Rewrite the material below with every "blurred pastry" changed to "out-of-focus pastry" and nothing else altered. Omit the pictures from your answer.

● Data rows:
---

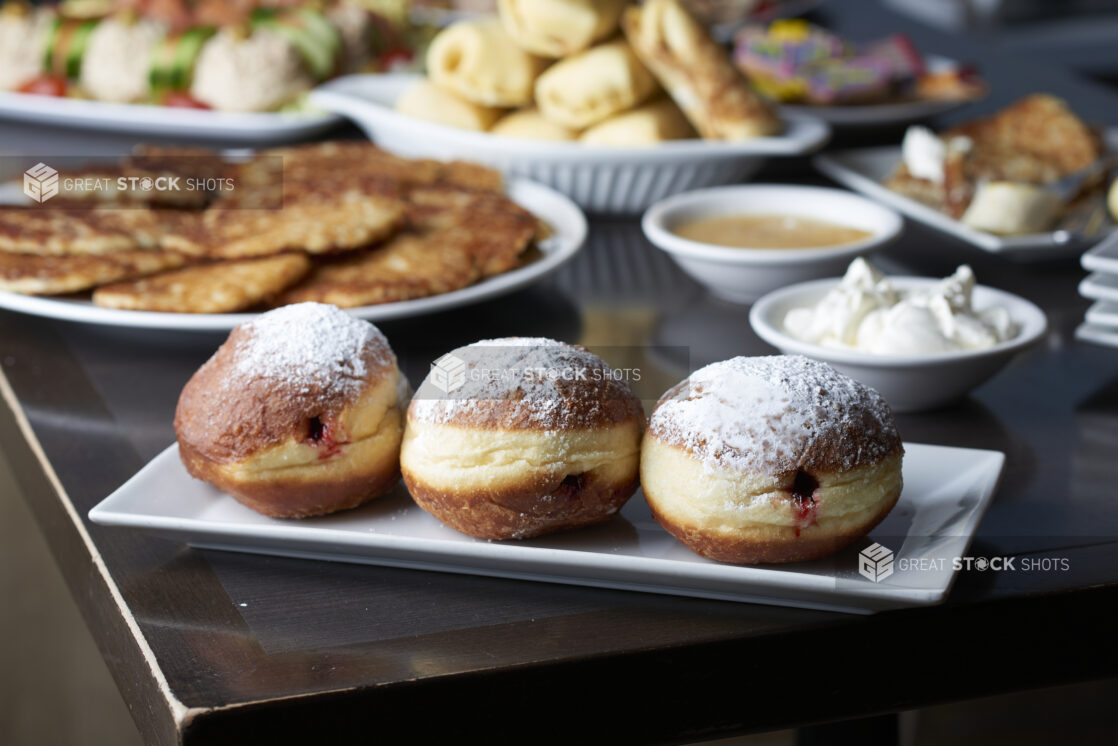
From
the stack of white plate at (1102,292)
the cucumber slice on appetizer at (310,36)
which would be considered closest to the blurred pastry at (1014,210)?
the stack of white plate at (1102,292)

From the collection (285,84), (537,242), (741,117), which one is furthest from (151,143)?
(741,117)

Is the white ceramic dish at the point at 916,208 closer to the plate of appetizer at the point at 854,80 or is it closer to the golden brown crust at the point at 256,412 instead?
the plate of appetizer at the point at 854,80

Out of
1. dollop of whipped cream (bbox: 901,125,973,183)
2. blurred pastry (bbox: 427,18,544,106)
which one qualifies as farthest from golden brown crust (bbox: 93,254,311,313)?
dollop of whipped cream (bbox: 901,125,973,183)

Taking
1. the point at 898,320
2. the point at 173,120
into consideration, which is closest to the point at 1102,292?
the point at 898,320

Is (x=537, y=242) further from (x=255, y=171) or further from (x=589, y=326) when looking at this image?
(x=255, y=171)

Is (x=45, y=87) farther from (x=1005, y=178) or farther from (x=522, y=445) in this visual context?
(x=522, y=445)

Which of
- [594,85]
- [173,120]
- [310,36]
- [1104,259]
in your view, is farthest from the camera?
[310,36]

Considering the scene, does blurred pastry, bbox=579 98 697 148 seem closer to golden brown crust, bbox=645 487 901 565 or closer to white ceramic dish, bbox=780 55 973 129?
white ceramic dish, bbox=780 55 973 129

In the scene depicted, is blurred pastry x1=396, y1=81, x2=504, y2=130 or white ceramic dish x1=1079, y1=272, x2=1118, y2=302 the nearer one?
white ceramic dish x1=1079, y1=272, x2=1118, y2=302
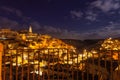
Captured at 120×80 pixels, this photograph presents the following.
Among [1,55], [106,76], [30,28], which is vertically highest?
[30,28]

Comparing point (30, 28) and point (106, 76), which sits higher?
point (30, 28)

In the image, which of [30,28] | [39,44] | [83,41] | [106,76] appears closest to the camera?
[106,76]

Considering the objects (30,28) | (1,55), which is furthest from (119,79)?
(30,28)

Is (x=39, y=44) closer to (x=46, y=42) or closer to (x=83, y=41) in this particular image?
(x=46, y=42)

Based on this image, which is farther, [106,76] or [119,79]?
[106,76]

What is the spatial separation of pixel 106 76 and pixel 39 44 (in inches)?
1684

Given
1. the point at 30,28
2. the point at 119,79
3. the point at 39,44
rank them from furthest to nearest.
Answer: the point at 30,28, the point at 39,44, the point at 119,79

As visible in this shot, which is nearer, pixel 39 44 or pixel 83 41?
pixel 39 44

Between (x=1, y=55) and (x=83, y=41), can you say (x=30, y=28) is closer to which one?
(x=83, y=41)

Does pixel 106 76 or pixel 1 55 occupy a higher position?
pixel 1 55

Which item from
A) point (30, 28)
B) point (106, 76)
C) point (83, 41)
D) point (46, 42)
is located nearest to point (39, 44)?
point (46, 42)

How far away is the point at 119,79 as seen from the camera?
30.1ft

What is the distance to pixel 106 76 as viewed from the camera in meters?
15.4

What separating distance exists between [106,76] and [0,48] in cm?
955
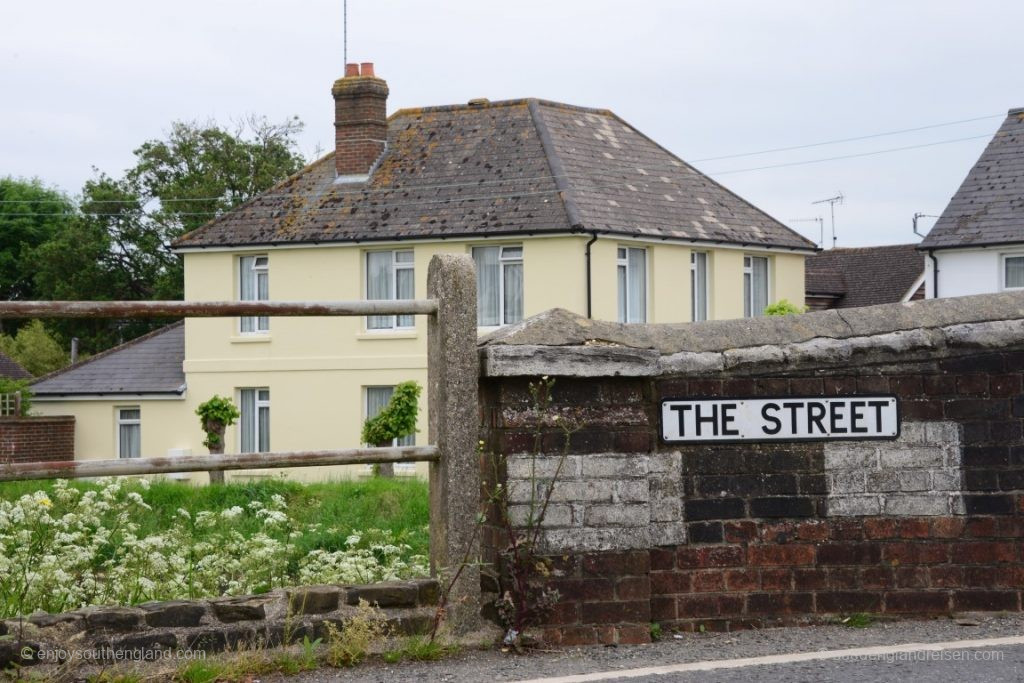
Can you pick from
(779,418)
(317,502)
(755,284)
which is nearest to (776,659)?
(779,418)

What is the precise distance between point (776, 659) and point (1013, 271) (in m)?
29.3

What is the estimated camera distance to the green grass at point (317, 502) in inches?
607

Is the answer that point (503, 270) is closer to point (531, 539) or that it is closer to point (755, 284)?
point (755, 284)

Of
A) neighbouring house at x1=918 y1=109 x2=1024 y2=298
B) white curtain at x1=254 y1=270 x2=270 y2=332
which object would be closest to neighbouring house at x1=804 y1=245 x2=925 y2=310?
neighbouring house at x1=918 y1=109 x2=1024 y2=298

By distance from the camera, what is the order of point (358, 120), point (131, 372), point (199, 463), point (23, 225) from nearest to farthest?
point (199, 463)
point (358, 120)
point (131, 372)
point (23, 225)

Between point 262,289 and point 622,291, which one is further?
point 262,289

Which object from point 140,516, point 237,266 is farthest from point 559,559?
point 237,266

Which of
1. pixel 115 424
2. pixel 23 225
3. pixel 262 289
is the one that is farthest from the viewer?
pixel 23 225

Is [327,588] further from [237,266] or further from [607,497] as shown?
[237,266]

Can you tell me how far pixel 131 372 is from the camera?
38.0 meters

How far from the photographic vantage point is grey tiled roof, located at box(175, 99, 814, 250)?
32.6 meters

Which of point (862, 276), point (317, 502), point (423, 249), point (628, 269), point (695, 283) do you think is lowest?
point (317, 502)

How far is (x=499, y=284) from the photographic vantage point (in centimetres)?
3262

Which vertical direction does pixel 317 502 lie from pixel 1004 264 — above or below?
below
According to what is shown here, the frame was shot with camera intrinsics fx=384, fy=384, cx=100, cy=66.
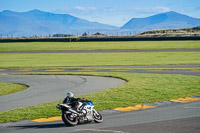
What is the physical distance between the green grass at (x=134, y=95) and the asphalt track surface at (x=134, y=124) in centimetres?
150

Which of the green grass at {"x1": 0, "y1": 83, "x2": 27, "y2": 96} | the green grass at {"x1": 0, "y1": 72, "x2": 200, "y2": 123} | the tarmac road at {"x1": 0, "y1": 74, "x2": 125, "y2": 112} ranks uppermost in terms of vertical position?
the green grass at {"x1": 0, "y1": 72, "x2": 200, "y2": 123}

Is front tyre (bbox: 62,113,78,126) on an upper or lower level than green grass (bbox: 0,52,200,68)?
upper

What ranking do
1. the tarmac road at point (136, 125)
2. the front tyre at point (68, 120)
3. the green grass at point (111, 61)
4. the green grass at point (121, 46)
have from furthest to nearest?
1. the green grass at point (121, 46)
2. the green grass at point (111, 61)
3. the front tyre at point (68, 120)
4. the tarmac road at point (136, 125)

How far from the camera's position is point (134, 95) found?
69.5 feet

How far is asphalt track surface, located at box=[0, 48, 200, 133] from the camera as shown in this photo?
1268cm

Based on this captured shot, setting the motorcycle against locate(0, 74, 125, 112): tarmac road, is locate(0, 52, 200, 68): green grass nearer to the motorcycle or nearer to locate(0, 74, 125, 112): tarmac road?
locate(0, 74, 125, 112): tarmac road

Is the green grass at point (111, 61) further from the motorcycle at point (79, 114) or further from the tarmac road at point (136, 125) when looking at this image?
the motorcycle at point (79, 114)

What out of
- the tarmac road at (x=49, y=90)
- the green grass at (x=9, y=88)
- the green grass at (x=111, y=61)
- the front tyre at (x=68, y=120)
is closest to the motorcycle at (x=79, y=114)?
the front tyre at (x=68, y=120)

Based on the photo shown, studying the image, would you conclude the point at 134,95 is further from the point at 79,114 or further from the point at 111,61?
the point at 111,61

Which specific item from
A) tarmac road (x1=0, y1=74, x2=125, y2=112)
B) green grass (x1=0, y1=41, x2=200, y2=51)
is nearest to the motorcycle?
tarmac road (x1=0, y1=74, x2=125, y2=112)

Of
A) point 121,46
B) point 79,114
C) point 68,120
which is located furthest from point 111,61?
point 68,120

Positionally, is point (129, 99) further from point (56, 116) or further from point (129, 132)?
point (129, 132)

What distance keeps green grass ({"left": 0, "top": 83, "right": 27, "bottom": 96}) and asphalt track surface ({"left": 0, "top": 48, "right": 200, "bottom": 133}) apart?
35.2 ft

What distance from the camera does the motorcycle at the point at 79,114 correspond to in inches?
521
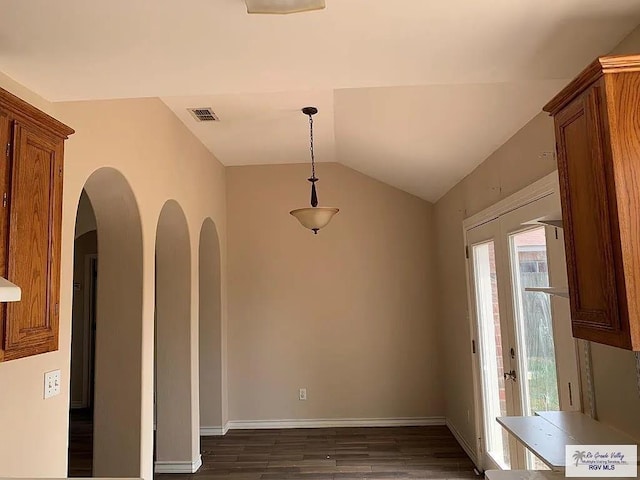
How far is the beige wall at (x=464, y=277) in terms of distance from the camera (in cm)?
198

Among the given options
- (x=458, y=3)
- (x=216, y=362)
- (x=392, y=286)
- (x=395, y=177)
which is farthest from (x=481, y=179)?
(x=216, y=362)

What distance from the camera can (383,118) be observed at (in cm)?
382

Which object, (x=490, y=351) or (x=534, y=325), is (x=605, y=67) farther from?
(x=490, y=351)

---

● Task solution:
From
the stack of white plate at (1102,292)
the cucumber slice on appetizer at (310,36)
which would be considered closest to the out-of-focus pastry at (1014,210)?
the stack of white plate at (1102,292)

From the collection (285,84), (537,242), (741,117), which one is furthest from (151,143)?
(741,117)

Is the white ceramic dish at the point at 916,208 closer to the plate of appetizer at the point at 854,80 or is it closer to the golden brown crust at the point at 256,412 instead?
the plate of appetizer at the point at 854,80

Out of
1. dollop of whipped cream (bbox: 901,125,973,183)
2. out-of-focus pastry (bbox: 427,18,544,106)
which one qualifies as farthest from golden brown crust (bbox: 93,254,311,313)?
dollop of whipped cream (bbox: 901,125,973,183)

Taking
1. the point at 898,320
2. the point at 173,120
into consideration, which is closest to the point at 1102,292?
the point at 898,320

Is (x=537, y=242) further from (x=255, y=171) or further from (x=589, y=326) when looking at this image?
(x=255, y=171)

Is (x=45, y=87) farther from (x=1005, y=178) or farther from (x=522, y=445) in this visual context?
(x=522, y=445)

Which of
- [594,85]
- [173,120]
- [310,36]
- [1104,259]
in your view, is farthest from the camera?
[310,36]

Considering the scene, does out-of-focus pastry, bbox=579 98 697 148 seem closer to golden brown crust, bbox=645 487 901 565 or closer to white ceramic dish, bbox=780 55 973 129?
white ceramic dish, bbox=780 55 973 129

In the scene depicted, is out-of-focus pastry x1=396, y1=81, x2=504, y2=130 or white ceramic dish x1=1079, y1=272, x2=1118, y2=302 the nearer one?
white ceramic dish x1=1079, y1=272, x2=1118, y2=302
Captured at 120×80 pixels, this photograph presents the following.
Among [1,55], [106,76], [30,28], which is vertically highest?
[30,28]

Comparing point (30, 28) and point (106, 76), which sits higher?
point (30, 28)

In the image, which of [30,28] | [39,44] | [83,41] | [106,76] appears closest to the camera?
[106,76]

Considering the objects (30,28) | (1,55), which is furthest from (119,79)?
(30,28)

Is (x=39, y=44) closer to (x=46, y=42) or closer to (x=83, y=41) in this particular image?
(x=46, y=42)

Based on this image, which is farther, [106,76] or [119,79]?
[106,76]

What is the spatial separation of pixel 106 76 and pixel 39 44 (in inches)?
1684

Given
1. the point at 30,28
2. the point at 119,79
3. the point at 39,44
rank them from furthest to nearest.
Answer: the point at 30,28, the point at 39,44, the point at 119,79

As visible in this shot, which is nearer, pixel 39 44 or pixel 83 41?
pixel 39 44

Between (x=1, y=55) and (x=83, y=41), can you say (x=30, y=28) is closer to which one?
(x=83, y=41)

Does pixel 106 76 or pixel 1 55 occupy a higher position?
pixel 1 55

Which item from
A) point (30, 28)
B) point (106, 76)
C) point (83, 41)
D) point (46, 42)
is located nearest to point (39, 44)?
point (46, 42)

How far away is the point at 119,79 as seen from the camera?
30.1ft

What is the distance to pixel 106 76 as viewed from the camera in meters?
15.4

What separating distance exists between [106,76] and [0,48] in cm?
955
Can you pick from
(779,418)
(317,502)
(755,284)
which is nearest to (776,659)?
(779,418)

What is the precise distance between point (776, 659) and point (1013, 271) (in m)?
29.3

What is the estimated camera distance to the green grass at point (317, 502) in inches?
607

Is the answer that point (503, 270) is closer to point (531, 539) or that it is closer to point (755, 284)?
point (755, 284)

Of
A) neighbouring house at x1=918 y1=109 x2=1024 y2=298
B) white curtain at x1=254 y1=270 x2=270 y2=332
which object would be closest to neighbouring house at x1=804 y1=245 x2=925 y2=310?
neighbouring house at x1=918 y1=109 x2=1024 y2=298

By distance from the camera, what is the order of point (358, 120), point (131, 372), point (199, 463), point (23, 225) from nearest to farthest?
point (199, 463)
point (358, 120)
point (131, 372)
point (23, 225)

Between point 262,289 and point 622,291, which one is further?
point 262,289

Which object from point 140,516, point 237,266 is farthest from point 559,559?
point 237,266

Which of
1. pixel 115 424
2. pixel 23 225
3. pixel 262 289
is the one that is farthest from the viewer?
pixel 23 225

Is [327,588] further from [237,266] or further from [607,497] as shown?
[237,266]

Can you tell me how far pixel 131 372 is from the camera?
38.0 meters

How far from the photographic vantage point is grey tiled roof, located at box(175, 99, 814, 250)?
32.6 meters

Which of point (862, 276), point (317, 502), point (423, 249), point (628, 269), point (695, 283) do you think is lowest?
point (317, 502)

How far is (x=499, y=284) from the photographic vantage point (in centimetres)?
3262

Which vertical direction does pixel 317 502 lie from pixel 1004 264 — above or below?
below
According to what is shown here, the frame was shot with camera intrinsics fx=384, fy=384, cx=100, cy=66.
What is the physical distance between the green grass at (x=134, y=95) and the asphalt track surface at (x=134, y=124) in centimetres?
150

Which of the green grass at {"x1": 0, "y1": 83, "x2": 27, "y2": 96} | the green grass at {"x1": 0, "y1": 72, "x2": 200, "y2": 123} | the tarmac road at {"x1": 0, "y1": 74, "x2": 125, "y2": 112} ranks uppermost in terms of vertical position?
the green grass at {"x1": 0, "y1": 72, "x2": 200, "y2": 123}

Is front tyre (bbox: 62,113,78,126) on an upper or lower level than green grass (bbox: 0,52,200,68)?
upper

What ranking do
1. the tarmac road at point (136, 125)
2. the front tyre at point (68, 120)
3. the green grass at point (111, 61)
4. the green grass at point (121, 46)
have from furthest to nearest?
1. the green grass at point (121, 46)
2. the green grass at point (111, 61)
3. the front tyre at point (68, 120)
4. the tarmac road at point (136, 125)

How far from the camera's position is point (134, 95) found?
69.5 feet

How far is asphalt track surface, located at box=[0, 48, 200, 133] from the camera as shown in this photo?
1268cm

Based on this captured shot, setting the motorcycle against locate(0, 74, 125, 112): tarmac road, is locate(0, 52, 200, 68): green grass nearer to the motorcycle or nearer to locate(0, 74, 125, 112): tarmac road?
locate(0, 74, 125, 112): tarmac road

Is the green grass at point (111, 61) further from the motorcycle at point (79, 114) or further from the tarmac road at point (136, 125) when looking at this image?
the motorcycle at point (79, 114)

What out of
- the tarmac road at (x=49, y=90)
- the green grass at (x=9, y=88)
- the green grass at (x=111, y=61)
- the front tyre at (x=68, y=120)
is closest to the motorcycle at (x=79, y=114)?
the front tyre at (x=68, y=120)

Based on the photo shown, studying the image, would you conclude the point at 134,95 is further from the point at 79,114 or further from the point at 111,61?
the point at 111,61

Which specific item from
A) tarmac road (x1=0, y1=74, x2=125, y2=112)
B) green grass (x1=0, y1=41, x2=200, y2=51)
is nearest to the motorcycle?
tarmac road (x1=0, y1=74, x2=125, y2=112)

Of
A) point 121,46
B) point 79,114
C) point 68,120
which is located furthest from point 111,61?
point 68,120

Positionally, is point (129, 99) further from point (56, 116) or further from point (129, 132)?
point (129, 132)

What distance keeps green grass ({"left": 0, "top": 83, "right": 27, "bottom": 96}) and asphalt track surface ({"left": 0, "top": 48, "right": 200, "bottom": 133}) apart?
35.2 ft

What distance from the camera does the motorcycle at the point at 79,114 correspond to in inches?
521
How far is the beige wall at (x=464, y=277) in terms of distance from the camera (in cm)?
198

Among the given options
- (x=458, y=3)
- (x=216, y=362)
- (x=392, y=286)
- (x=395, y=177)
which is farthest from (x=481, y=179)?
(x=216, y=362)

What distance from the camera can (383,118) be observed at (in cm)?
382

Which object, (x=490, y=351) or (x=534, y=325), is (x=605, y=67) farther from?
(x=490, y=351)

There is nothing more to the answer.